Елизавета Алексеевна Столыпина, как мы уже знаем, была отнюдь не богата, но позволить себе и внуку заграничный вояж, даже достаточно долгосрочный, с образовательной целью могла. Во всяком случае, это обошлось бы ей не дороже, чем пребывание внука в гвардии, помноженное на ее собственное столичное житье-бытье (существовать в разлуке с ненаглядным Мишелем Арсеньева не могла).
Лермонтов не воспользовался этим подарком судьбы. Не разрешил себе соблазнительной передышки. К осени 1832 года он уже совершенно твердо знал, что его место здесь, в России, и что смущавшая его «нездешность» («я здесь был рожден, но нездешний душой») должна быть разгадана и сопряжена с российскими же обстоятельствами.
В юнкерскую школу Лермонтов смог вернуться лишь к середине апреля 1833 года, за полтора месяца до экзаменов, которые сдал так же, как и вступительные, – более чем успешно, о чем, верный уже сложившейся привычке, не замедлил сообщить Москве, то есть Марии Александровне Лопухиной: «Я полагаю, что вы будете рады узнать, что я, пробыв в школе только два месяца, выдержал экзамен в первый (то есть высший, последний. – А.М.) класс и теперь один из первых…»
Несмотря на зиму, проведенную в постели, без движения и физических упражнений, с успехом выдержал Лермонтов и еще одно испытание – лагерной бивуачной жизнью. Больше того, эта неудобная, беспокойная и вообще-то нелегкая жизнь, по его собственному признанию, ему даже понравилась.
Летом 1833 года, очутившись с двумя юнкерами в одной маленькой палатке, Лермонтов впервые был поставлен перед необходимостью приспособиться к существованию в обществе, и притом в обществе с весьма своеобразными понятиями о правах и обязанностях своих членов. Вот что пишет по этому поводу уже знакомый нам Иван Анненков: «Тем или другим путем, но общество, или, иначе сказать, масса юнкеров, достигала своей цели, переламывая натуры, попорченные домашним воспитанием, что, в сущности, и не трудно было сделать, потому что одной личности нельзя же было устоять противу всех. Нужно сказать, что средства, которые употреблялись при этом, не всегда были мягки, и если весь эскадрон невзлюбит кого-нибудь, то ему было нехорошо. Особенно преследовались те юнкера, которые не присоединялись к товарищам, когда были между ними какие-нибудь соглашения… Предметом общих нападок были вообще те, которые отделялись от общества с юнкерами».

## ИСХОДНЫЕ ДАННЫЕ

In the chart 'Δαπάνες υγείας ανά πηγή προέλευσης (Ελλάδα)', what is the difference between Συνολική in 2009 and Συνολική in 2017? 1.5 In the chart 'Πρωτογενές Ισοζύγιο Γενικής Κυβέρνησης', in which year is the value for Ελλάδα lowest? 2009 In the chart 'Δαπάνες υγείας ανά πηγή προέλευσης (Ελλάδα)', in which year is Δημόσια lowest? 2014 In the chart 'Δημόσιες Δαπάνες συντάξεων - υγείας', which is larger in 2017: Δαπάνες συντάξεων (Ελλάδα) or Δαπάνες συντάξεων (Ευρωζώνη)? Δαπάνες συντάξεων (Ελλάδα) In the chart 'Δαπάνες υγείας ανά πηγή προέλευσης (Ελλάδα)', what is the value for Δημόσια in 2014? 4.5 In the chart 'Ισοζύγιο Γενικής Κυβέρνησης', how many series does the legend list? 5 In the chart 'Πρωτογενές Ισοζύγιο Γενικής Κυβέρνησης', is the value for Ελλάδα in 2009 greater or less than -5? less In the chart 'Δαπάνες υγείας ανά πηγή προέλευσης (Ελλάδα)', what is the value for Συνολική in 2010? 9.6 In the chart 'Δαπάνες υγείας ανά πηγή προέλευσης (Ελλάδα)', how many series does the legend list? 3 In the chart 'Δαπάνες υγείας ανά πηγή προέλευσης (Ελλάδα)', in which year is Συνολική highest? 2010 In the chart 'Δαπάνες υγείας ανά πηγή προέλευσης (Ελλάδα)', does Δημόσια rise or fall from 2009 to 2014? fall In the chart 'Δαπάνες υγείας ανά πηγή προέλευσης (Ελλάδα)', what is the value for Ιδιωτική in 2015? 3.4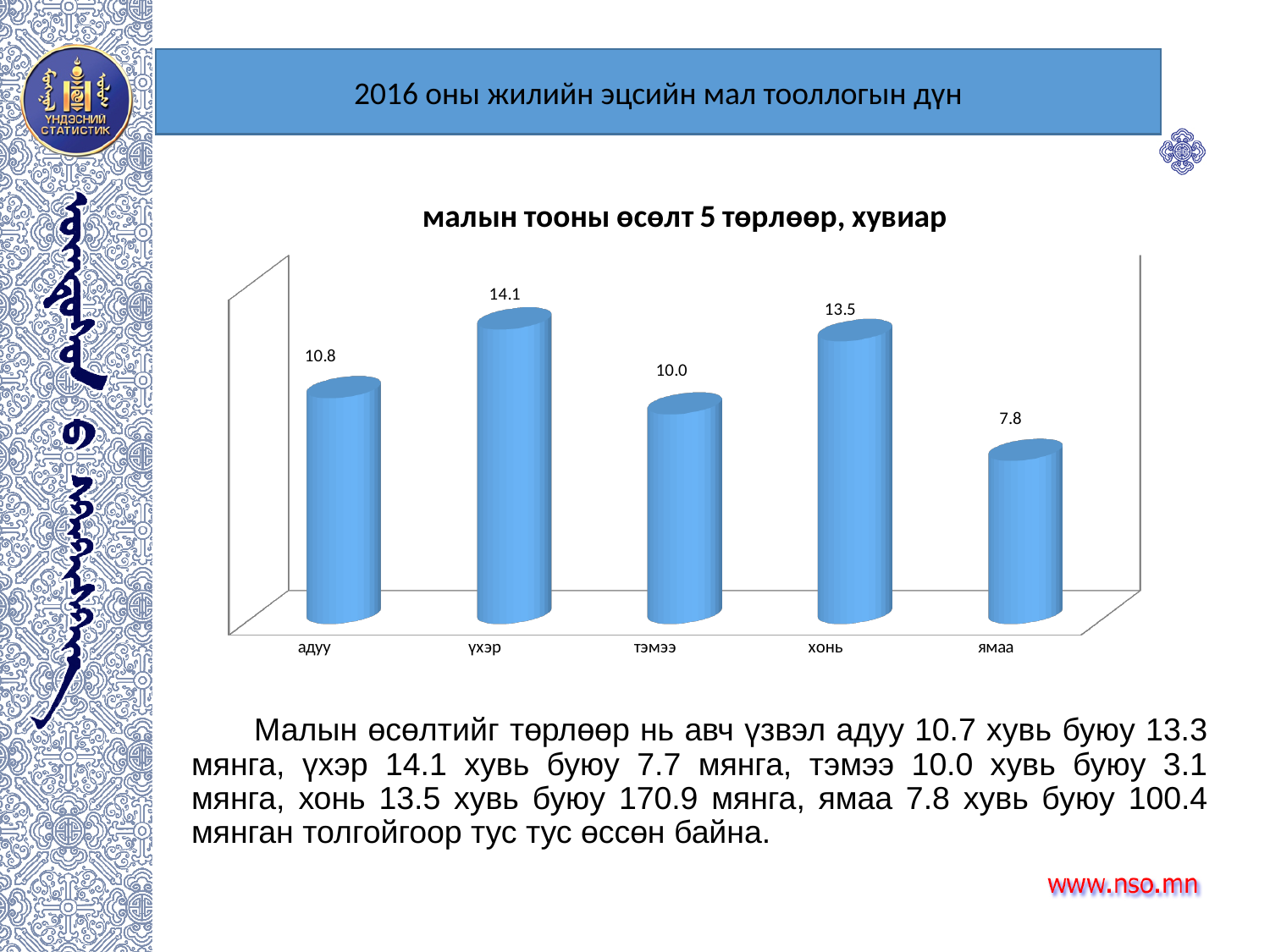
What is the value for ямаа? 7.8 What is the difference between the values for үхэр and ямаа? 6.3 What is the value for тэмээ? 10.0 Which category has the lowest value? ямаа What is the value for үхэр? 14.1 What kind of chart is shown on the slide? bar chart What is the value for хонь? 13.5 What is the value for адуу? 10.8 How many categories are shown in the chart? 5 Which is larger, the value for хонь or the value for адуу? хонь Which category has the highest value? үхэр What is the title of the chart? малын тооны өсөлт 5 төрлөөр, хувиар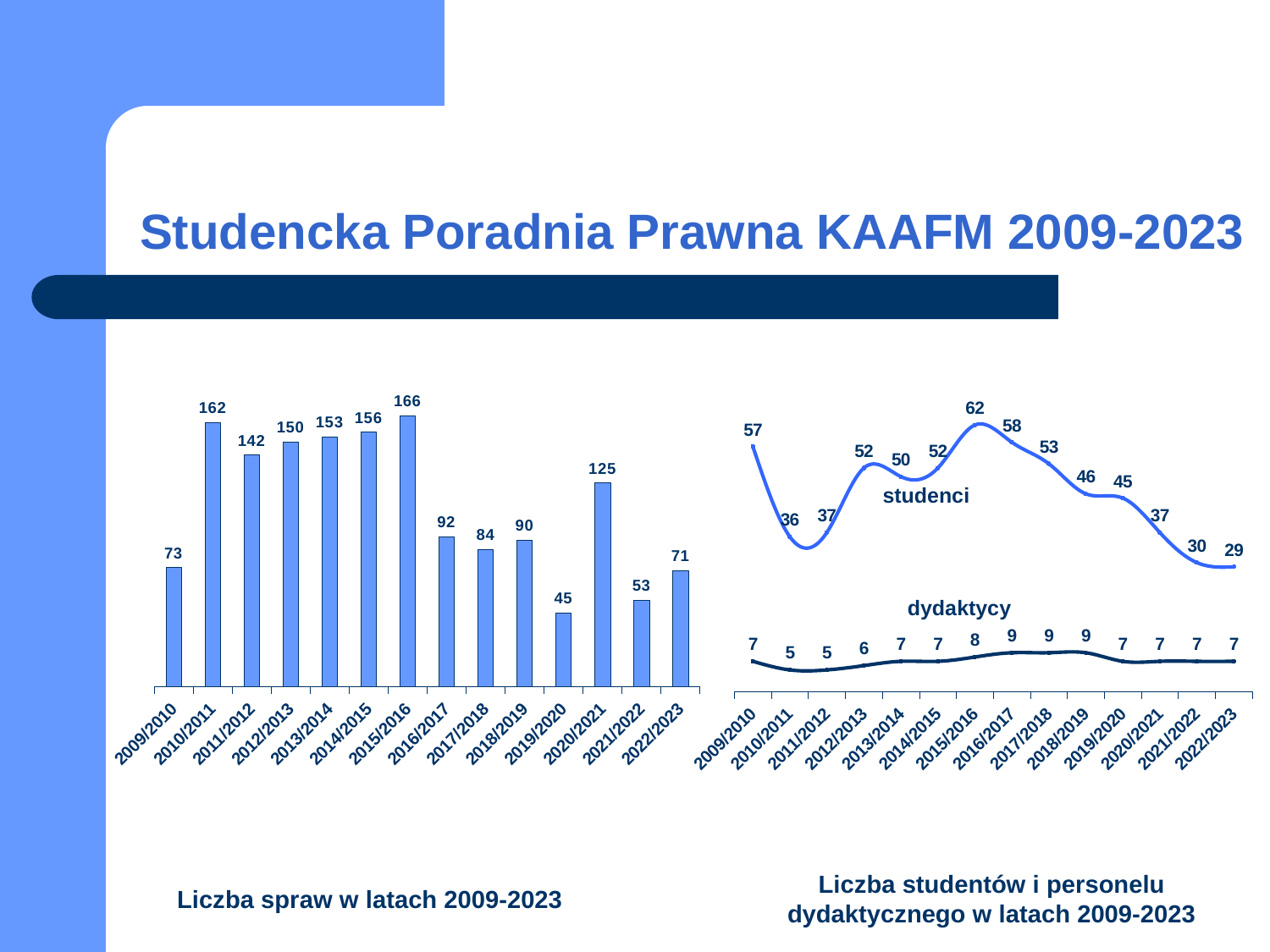
What kind of chart is 'Liczba studentów i personelu dydaktycznego w latach 2009-2023'? line chart In the chart 'Liczba spraw w latach 2009-2023', how many years are shown on the x axis? 14 In the chart 'Liczba spraw w latach 2009-2023', what is the value for 2015/2016? 166 In the chart 'Liczba spraw w latach 2009-2023', which year has the lowest value? 2019/2020 In the chart 'Liczba studentów i personelu dydaktycznego w latach 2009-2023', which year has the lowest value in the studenci series? 2022/2023 In the chart 'Liczba studentów i personelu dydaktycznego w latach 2009-2023', does the studenci series rise or fall from 2015/2016 to 2022/2023? fall What kind of chart is 'Liczba spraw w latach 2009-2023'? bar chart In the chart 'Liczba studentów i personelu dydaktycznego w latach 2009-2023', what is the value of the studenci series for 2015/2016? 62 In the chart 'Liczba spraw w latach 2009-2023', which year has the highest value? 2015/2016 In the chart 'Liczba spraw w latach 2009-2023', what is the difference between the values for 2010/2011 and 2009/2010? 89 In the chart 'Liczba spraw w latach 2009-2023', which is larger, the value for 2020/2021 or the value for 2016/2017? 2020/2021 In the chart 'Liczba studentów i personelu dydaktycznego w latach 2009-2023', what is the value of the dydaktycy series for 2017/2018? 9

## ЗАДАНИЯ ДЛЯ ВЫПОЛНЕНИЯ
a) Укажите, когда, согласно тексту о Лермонтове, он смог вернуться в юнкерскую школу.
b) Подхватите текст о Лермонтове и продолжите его после последней фразы.

## ОТВЕТЫ ПО НОМЕРАМ
a) Лишь к середине апреля 1833 года, за полтора месяца до экзаменов.

b)
Достаточно самого беглого знакомства с юношескими произведениями Лермонтова, чтобы представить себе, как трудно было этому принципиальному индивидуалисту, потратившему столько ума и воли и в пансионе, и особенно в университете как раз на то, чтобы устоять – против всех, не слиться – со всеми, не уподобиться – массе.
Естественным было бы предположить, что Лермонтов, которого ни волей, ни характером Бог не обидел, и в юнкерской школе займет ту же позицию по отношению к обществу: противопоставит себя – всем. Этого не произошло. Его однокашники по «Пестрому эскадрону» вспоминают о нем с разной степенью приязни и понимания, но ни один не упоминает о «несходчивости» его характера. О попытках отдалиться от общества – тоже нет и речи. Наоборот! В памяти сотоварищей Лермонтов остался человеком – как все. По их утверждению, поэт был одинаково хорош со всеми.
Были ли товарищи Лермонтова столь же хороши по отношению к нему? Вряд ли. Ведь от привычки, даже страсти подтрунивать, и притом отнюдь не мягко, над всем натянутым, неестественным, фальшивым поэт, безусловно, не отказался. Задетые его остротами в долгу не оставались. Лермонтову эти словесные перестрелки нравились непритворно. Нравились ли они его партнерам?